TASK OBJECTIVE: Render every line of the data below as a JSON list of strings, one string per line, with blank lines omitted.

━━ INFORMATION SHOWN

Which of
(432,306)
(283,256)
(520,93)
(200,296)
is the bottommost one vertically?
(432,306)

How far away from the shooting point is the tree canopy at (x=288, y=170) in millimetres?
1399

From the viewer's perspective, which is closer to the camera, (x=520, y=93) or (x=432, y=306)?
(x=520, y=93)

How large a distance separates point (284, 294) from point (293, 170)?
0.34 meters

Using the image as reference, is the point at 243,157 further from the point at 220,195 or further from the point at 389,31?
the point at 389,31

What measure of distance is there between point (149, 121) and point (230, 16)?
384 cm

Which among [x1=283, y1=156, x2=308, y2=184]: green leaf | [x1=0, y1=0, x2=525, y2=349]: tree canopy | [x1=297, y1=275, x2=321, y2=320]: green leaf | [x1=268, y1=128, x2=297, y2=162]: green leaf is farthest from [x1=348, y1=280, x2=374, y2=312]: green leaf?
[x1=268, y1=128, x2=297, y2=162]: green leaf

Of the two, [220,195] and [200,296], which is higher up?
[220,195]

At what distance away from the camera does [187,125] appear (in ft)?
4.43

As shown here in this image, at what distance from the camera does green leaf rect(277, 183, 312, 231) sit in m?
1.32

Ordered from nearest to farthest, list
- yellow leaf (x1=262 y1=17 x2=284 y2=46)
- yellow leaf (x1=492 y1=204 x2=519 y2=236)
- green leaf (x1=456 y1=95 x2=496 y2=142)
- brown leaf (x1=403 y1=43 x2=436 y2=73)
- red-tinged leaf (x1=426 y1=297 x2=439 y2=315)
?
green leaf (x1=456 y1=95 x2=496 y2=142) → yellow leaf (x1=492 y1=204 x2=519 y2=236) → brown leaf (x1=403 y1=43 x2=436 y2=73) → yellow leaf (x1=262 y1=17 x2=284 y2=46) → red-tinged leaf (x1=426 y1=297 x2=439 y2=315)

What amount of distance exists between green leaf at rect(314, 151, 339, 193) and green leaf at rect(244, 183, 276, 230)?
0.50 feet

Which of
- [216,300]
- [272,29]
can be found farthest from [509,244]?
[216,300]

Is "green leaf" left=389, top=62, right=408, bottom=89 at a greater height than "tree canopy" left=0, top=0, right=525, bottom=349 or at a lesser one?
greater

━━━━

TASK OUTPUT:
[
  "Which of",
  "(432,306)",
  "(283,256)",
  "(520,93)",
  "(200,296)",
  "is the bottommost one vertically?",
  "(432,306)",
  "How far away from the shooting point is the tree canopy at (x=288, y=170) in millimetres?",
  "1399",
  "From the viewer's perspective, which is closer to the camera, (x=520, y=93) or (x=432, y=306)?",
  "(x=520, y=93)",
  "How large a distance separates point (284, 294) from point (293, 170)?",
  "0.34 meters",
  "Using the image as reference, is the point at 243,157 further from the point at 220,195 or further from the point at 389,31?",
  "the point at 389,31",
  "What measure of distance is there between point (149, 121) and point (230, 16)?",
  "384 cm",
  "Which among [x1=283, y1=156, x2=308, y2=184]: green leaf | [x1=0, y1=0, x2=525, y2=349]: tree canopy | [x1=297, y1=275, x2=321, y2=320]: green leaf | [x1=268, y1=128, x2=297, y2=162]: green leaf is farthest from [x1=348, y1=280, x2=374, y2=312]: green leaf?",
  "[x1=268, y1=128, x2=297, y2=162]: green leaf",
  "Of the two, [220,195] and [200,296], which is higher up?",
  "[220,195]",
  "At what distance away from the camera does [187,125] appear (in ft)?",
  "4.43",
  "As shown here in this image, at what distance from the camera does green leaf rect(277, 183, 312, 231) sit in m?",
  "1.32",
  "Ordered from nearest to farthest, list",
  "- yellow leaf (x1=262 y1=17 x2=284 y2=46)",
  "- yellow leaf (x1=492 y1=204 x2=519 y2=236)",
  "- green leaf (x1=456 y1=95 x2=496 y2=142)",
  "- brown leaf (x1=403 y1=43 x2=436 y2=73)",
  "- red-tinged leaf (x1=426 y1=297 x2=439 y2=315)",
  "?",
  "green leaf (x1=456 y1=95 x2=496 y2=142) → yellow leaf (x1=492 y1=204 x2=519 y2=236) → brown leaf (x1=403 y1=43 x2=436 y2=73) → yellow leaf (x1=262 y1=17 x2=284 y2=46) → red-tinged leaf (x1=426 y1=297 x2=439 y2=315)",
  "What amount of distance exists between green leaf at rect(314, 151, 339, 193) and green leaf at rect(244, 183, 276, 230)?",
  "0.50 feet",
  "Which of",
  "- [216,300]",
  "- [272,29]",
  "can be found farthest from [509,244]?",
  "[216,300]",
  "Is \"green leaf\" left=389, top=62, right=408, bottom=89 at a greater height than \"tree canopy\" left=0, top=0, right=525, bottom=349 or at a lesser one?",
  "greater"
]